• _WORK TO BE COMPLETED_:
Reproduce verbatim the lines of the listing from the line containing "Positionally, is the" up to and including the line containing "76.2 metres".

>> Begin EXERCISE MATERIAL

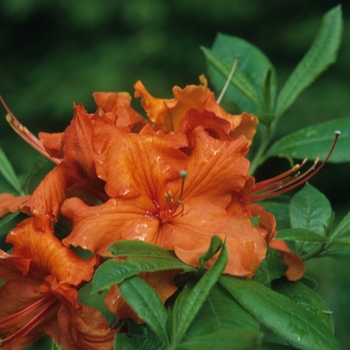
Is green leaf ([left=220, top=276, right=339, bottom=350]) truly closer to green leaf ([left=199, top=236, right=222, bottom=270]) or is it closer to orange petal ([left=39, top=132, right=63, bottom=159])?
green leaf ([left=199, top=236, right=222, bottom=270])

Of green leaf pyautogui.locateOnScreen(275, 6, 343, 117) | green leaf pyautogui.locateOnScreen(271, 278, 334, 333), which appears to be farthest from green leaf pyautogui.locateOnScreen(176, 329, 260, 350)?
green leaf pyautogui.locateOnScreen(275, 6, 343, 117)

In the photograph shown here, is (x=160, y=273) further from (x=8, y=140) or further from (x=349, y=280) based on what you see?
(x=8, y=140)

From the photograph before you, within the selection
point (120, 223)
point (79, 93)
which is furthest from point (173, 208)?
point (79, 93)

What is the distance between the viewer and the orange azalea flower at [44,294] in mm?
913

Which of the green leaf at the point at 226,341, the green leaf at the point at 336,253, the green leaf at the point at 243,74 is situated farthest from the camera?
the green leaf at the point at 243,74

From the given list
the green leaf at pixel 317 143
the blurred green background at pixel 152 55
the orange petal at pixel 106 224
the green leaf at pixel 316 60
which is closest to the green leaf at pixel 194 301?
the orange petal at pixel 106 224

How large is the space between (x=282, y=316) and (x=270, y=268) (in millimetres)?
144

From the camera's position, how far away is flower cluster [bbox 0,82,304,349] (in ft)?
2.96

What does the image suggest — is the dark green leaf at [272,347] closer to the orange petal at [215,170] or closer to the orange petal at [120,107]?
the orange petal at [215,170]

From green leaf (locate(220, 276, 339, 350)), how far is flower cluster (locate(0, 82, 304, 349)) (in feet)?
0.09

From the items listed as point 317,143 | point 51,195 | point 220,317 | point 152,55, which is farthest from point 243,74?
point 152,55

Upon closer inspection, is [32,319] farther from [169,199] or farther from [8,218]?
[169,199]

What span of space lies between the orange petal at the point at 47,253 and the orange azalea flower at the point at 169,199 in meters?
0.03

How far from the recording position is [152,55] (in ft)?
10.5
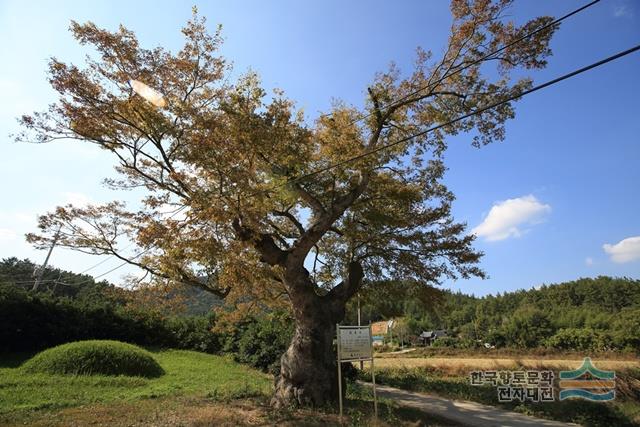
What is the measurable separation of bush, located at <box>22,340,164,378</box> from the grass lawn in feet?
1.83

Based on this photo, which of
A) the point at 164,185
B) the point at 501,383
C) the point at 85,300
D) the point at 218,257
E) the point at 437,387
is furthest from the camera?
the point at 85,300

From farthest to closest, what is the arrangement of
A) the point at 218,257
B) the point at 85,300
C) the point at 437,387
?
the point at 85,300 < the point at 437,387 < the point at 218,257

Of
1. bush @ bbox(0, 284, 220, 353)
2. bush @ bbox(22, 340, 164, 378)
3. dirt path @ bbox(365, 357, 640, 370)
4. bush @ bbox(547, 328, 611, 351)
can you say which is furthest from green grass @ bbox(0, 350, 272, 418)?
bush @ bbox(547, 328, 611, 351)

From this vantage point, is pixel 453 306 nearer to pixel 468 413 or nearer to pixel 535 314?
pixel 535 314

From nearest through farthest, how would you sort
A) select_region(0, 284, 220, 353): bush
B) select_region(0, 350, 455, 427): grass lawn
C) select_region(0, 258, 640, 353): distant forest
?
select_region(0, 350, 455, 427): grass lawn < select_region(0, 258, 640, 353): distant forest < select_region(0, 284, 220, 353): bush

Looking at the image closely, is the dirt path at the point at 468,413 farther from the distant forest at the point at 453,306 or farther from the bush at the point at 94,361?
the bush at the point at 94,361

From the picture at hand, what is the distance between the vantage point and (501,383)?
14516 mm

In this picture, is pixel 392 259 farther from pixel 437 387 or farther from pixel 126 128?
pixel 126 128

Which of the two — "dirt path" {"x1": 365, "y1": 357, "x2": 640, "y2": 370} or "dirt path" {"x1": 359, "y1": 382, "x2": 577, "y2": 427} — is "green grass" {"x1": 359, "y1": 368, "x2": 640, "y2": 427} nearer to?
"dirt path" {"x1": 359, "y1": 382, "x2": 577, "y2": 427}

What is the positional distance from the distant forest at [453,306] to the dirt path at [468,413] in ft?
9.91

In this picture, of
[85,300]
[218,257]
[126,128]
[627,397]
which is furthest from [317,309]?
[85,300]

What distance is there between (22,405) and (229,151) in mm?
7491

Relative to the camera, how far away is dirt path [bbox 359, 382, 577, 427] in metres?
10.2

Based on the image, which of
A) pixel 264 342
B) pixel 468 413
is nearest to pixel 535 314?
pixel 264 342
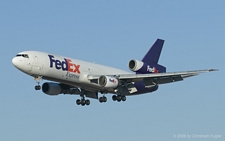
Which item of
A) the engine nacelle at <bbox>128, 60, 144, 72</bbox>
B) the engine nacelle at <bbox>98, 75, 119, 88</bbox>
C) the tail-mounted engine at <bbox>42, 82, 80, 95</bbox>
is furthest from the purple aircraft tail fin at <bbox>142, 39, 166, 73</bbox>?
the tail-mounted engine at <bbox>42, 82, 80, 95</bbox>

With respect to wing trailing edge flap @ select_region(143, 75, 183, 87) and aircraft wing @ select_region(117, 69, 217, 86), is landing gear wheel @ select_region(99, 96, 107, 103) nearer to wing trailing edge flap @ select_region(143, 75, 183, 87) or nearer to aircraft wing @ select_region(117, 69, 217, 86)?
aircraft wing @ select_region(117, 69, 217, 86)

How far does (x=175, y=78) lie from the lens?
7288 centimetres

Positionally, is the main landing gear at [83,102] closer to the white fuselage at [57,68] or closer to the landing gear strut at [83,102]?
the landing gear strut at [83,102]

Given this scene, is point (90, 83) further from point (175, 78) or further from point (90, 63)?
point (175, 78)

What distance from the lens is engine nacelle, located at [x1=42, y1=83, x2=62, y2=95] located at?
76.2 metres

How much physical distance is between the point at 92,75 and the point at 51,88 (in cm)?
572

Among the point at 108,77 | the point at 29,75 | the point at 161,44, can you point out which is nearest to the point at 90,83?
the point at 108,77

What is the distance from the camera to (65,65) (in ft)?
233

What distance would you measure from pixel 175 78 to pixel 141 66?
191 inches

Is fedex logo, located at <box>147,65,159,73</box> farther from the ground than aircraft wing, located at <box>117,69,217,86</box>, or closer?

>> End EXERCISE MATERIAL

• _ANSWER TO THE EXERCISE_:
Positionally, is the main landing gear at [83,102] closer to the white fuselage at [57,68] or closer to the landing gear strut at [83,102]?
the landing gear strut at [83,102]

Given this scene, is point (90, 83) further from point (175, 78) or further from point (90, 63)?
point (175, 78)

What distance from the lens is engine nacelle, located at [x1=42, y1=83, x2=62, y2=95] located at?
76.2 metres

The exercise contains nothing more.